# Hierarchical indexing

Often it is useful to go beyond one- and two-dimensional data, and store higher-dimensional data–that is, data indexed by more than one or two keys. 

A common pattern in practice is to make **use of hierarchical indexing**(also known as multi-indexing) to incorporate multiple index levels within a single index. In this way, higher-dimensional data can be compactly represented within the familiar one-dimensional Series and two-dimensional DataFrame objects.

In [10]:
import pandas as pd
import numpy as np

## A Multiply Indexed Series

Let's start by considering how we might represent **two-dimensional data within a one-dimensional Series**. For concreteness, we will consider a series of data where each point has a character and numerical key.

### The bad way

Suppose you would like to track data about states from two different years. Using the Pandas tools we've already covered, you might be tempted to simply use Python tuples as keys:

In [11]:
index = [('California', 2000), ('California', 2010),
         ('New York', 2000), ('New York', 2010),
         ('Texas', 2000), ('Texas', 2010)]

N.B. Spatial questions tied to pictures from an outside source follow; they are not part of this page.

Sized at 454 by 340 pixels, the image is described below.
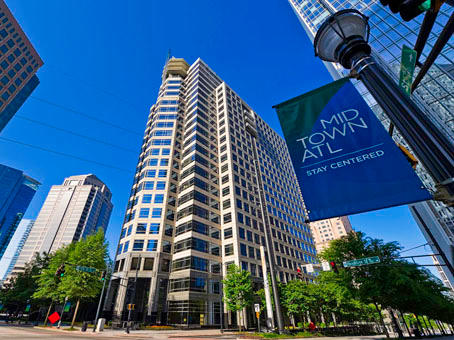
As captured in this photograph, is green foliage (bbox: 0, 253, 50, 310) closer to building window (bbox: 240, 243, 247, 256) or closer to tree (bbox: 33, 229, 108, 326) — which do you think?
tree (bbox: 33, 229, 108, 326)

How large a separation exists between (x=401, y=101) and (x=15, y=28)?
107 meters

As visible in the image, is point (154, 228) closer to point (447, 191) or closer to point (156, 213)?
point (156, 213)

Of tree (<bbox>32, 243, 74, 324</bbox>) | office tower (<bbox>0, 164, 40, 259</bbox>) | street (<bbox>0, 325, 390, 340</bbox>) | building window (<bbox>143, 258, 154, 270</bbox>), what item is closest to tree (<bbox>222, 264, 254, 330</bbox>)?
street (<bbox>0, 325, 390, 340</bbox>)

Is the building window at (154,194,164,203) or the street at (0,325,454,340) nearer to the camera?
the street at (0,325,454,340)

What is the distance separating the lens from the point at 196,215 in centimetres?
4169

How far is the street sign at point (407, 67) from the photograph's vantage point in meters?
3.83

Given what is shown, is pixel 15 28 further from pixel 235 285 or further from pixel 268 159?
pixel 235 285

populations = [33871648, 37253956,
               18976457, 19378102,
               20851820, 25145561]

pop = pd.Series(populations, index=index)
pop

(California, 2000)    33871648
(California, 2010)    37253956
(New York, 2000)      18976457
(New York, 2010)      19378102
(Texas, 2000)         20851820
(Texas, 2010)         25145561
dtype: int64

With this indexing scheme, you can straightforwardly index or slice the series based on this multiple index:

In [12]:
pop[ ('California', 2010):('Texas', 2000)  ]

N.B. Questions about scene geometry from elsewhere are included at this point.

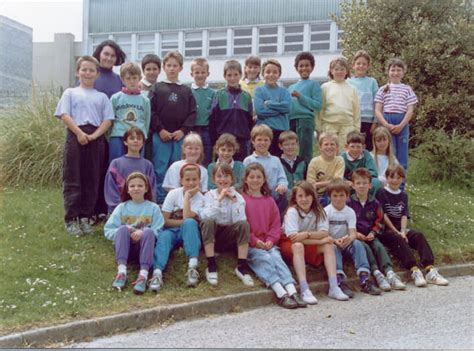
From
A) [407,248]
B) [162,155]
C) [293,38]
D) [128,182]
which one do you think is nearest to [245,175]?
[128,182]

(California, 2010)    37253956
(New York, 2000)      18976457
(New York, 2010)      19378102
(Texas, 2000)         20851820
dtype: int64

But the convenience ends there.

For example, if you need to select all values from 2010, you'll need to do some messy (and potentially slow) munging to make it happen:

In [13]:
sel = [i for i in pop.index if i[1]==2000 ]
print(sel)
pop[ sel ]

[('California', 2000), ('New York', 2000), ('Texas', 2000)]


(California, 2000)    33871648
(New York, 2000)      18976457
(Texas, 2000)         20851820
dtype: int64

## The Better Way: Pandas MultiIndex

Our tuple-based indexing is essentially a rudimentary multi-index, and the Pandas MultiIndex type gives us the type of operations we wish to have. We can create a multi-index from the tuples as follows:

In [32]:
print(index)
print()
ind = pd.MultiIndex.from_tuples(index)
ind



MultiIndex(levels=[['California', 'New York', 'Texas'], [2000, 2010]],
           codes=[[0, 0, 1, 1, 2, 2], [0, 1, 0, 1, 0, 1]])



[('California', 2000, 99),
 ('California', 2010, 99),
 ('New York', 2000, 99),
 ('New York', 2010, 99),
 ('Texas', 2000, 99),
 ('Texas', 2010, 99)]

In [39]:
index_ext = []
for u in index:
    ul = list(u)
    ul.append( np.random.randint(19) )
    index_ext.append( tuple(ul)  )

ind_ext = pd.MultiIndex.from_tuples( index_ext )
ind_ext

MultiIndex(levels=[['California', 'New York', 'Texas'], [2000, 2010], [1, 2, 6, 7, 14]],
           codes=[[0, 0, 1, 1, 2, 2], [0, 1, 0, 1, 0, 1], [3, 1, 4, 2, 0, 0]])

If we re-index our series with this MultiIndex, we see the hierarchical representation of the data:

In [42]:
pop = pop.reindex( ind )
pop

California  2000    33871648
            2010    37253956
New York    2000    18976457
            2010    19378102
Texas       2000    20851820
            2010    25145561
dtype: int64

Notice that some entries are missing in the first column: in this multi-index representation, any blank entry indicates the same value as the line above it.